Our client, a global services provider, was running a failing GDPR Compliance programme. At that point, the programme had been through three project managers, had its budget increased twice, failed an audit, and none of the team working on it could confirm when they would be GDPR compliant. Our client was exposed to potential fines by the regulator and reputational damage. We were challenged to turnaround the programme and deliver results with the utmost urgency.
What was the challenge?
A number of things needed to be achieved to establish a clear approach and direction. Firstly, we had to determine a correct diagnosis and develop a stress-tested remediation plan. Also, gain buy-in from the sponsor and key stakeholders to the diagnosis and remediation. Finally, we had to mobilise and deliver the remediation plan.
How did r10 help?
r10 employed a tried and tested toolkit that forensically and rapidly enables a comprehensive problem diagnosis and effective remediation.
All facets of the programme were analysed, including its Definition, Governance, Stakeholder Management, Plan and Controls, and Roles and Responsibilities.
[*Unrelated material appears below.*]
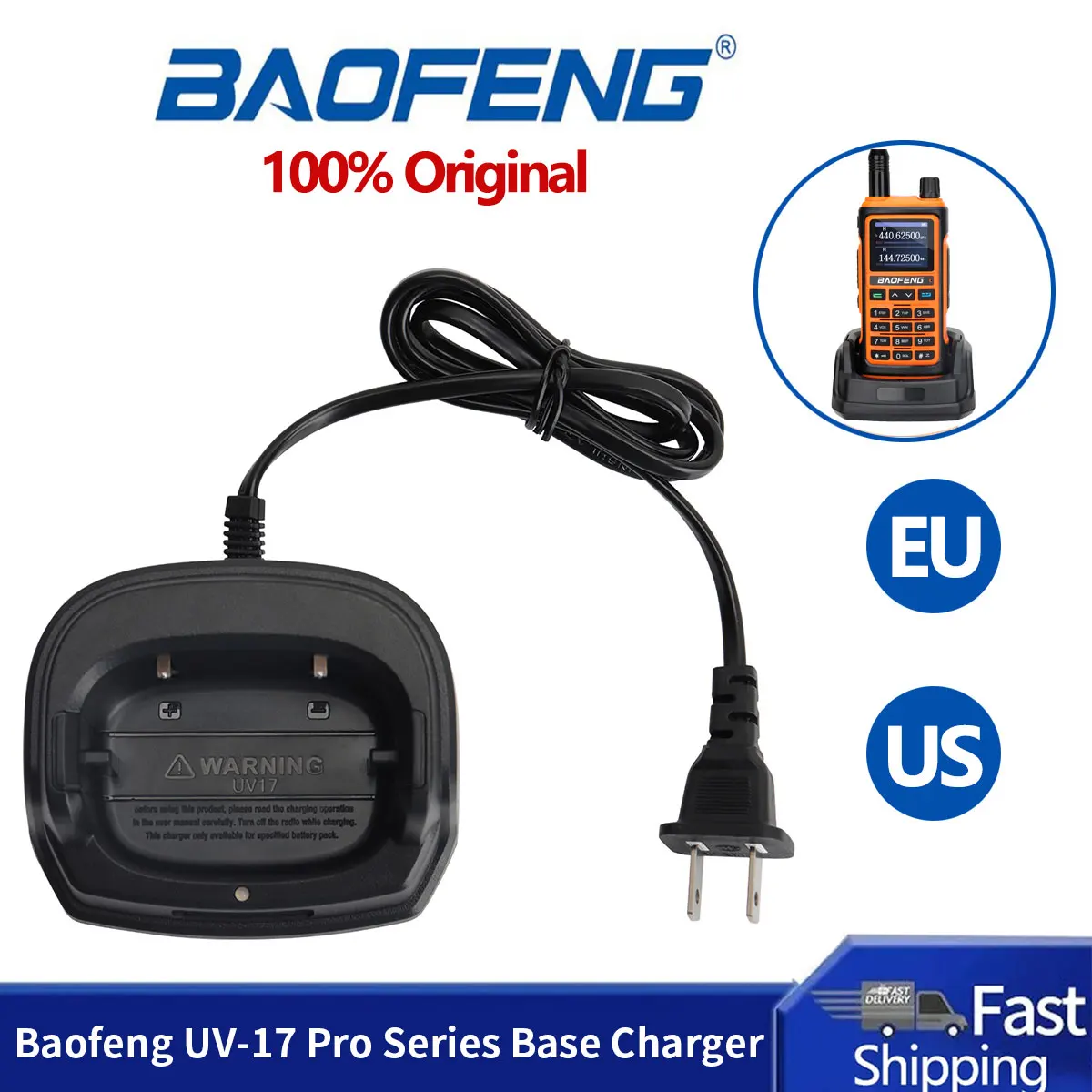 Оригинальное зарядное устройство для аккумуляторов Baofeng UV-17 Pro V2 EU/US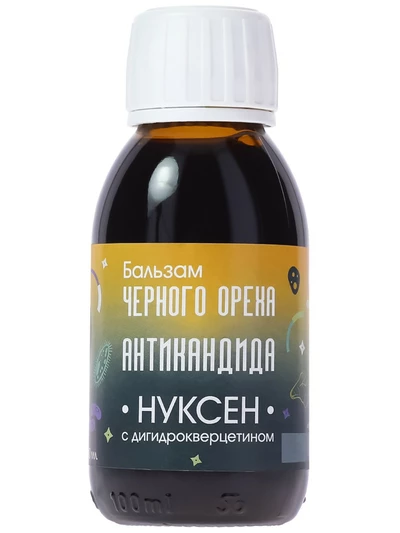 Бальзам черного ореха Нуксен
They were critical shortcomings, including a lack of project management expertise, poor governance, unclear objectives, scope, and assumptions. In addition, the plan was found to have had inadequately defined activities without proper estimates.
Recommendations to address each key finding were identified, and a remediation plan developed to implement them.
What was the outcome?
The remediation plan enabled everyone to understand their role and objectives and gain the buy-in of the sponsor. As a result, the plan was delivered within the revised budget, and on time to satisfaction of the internal audit function.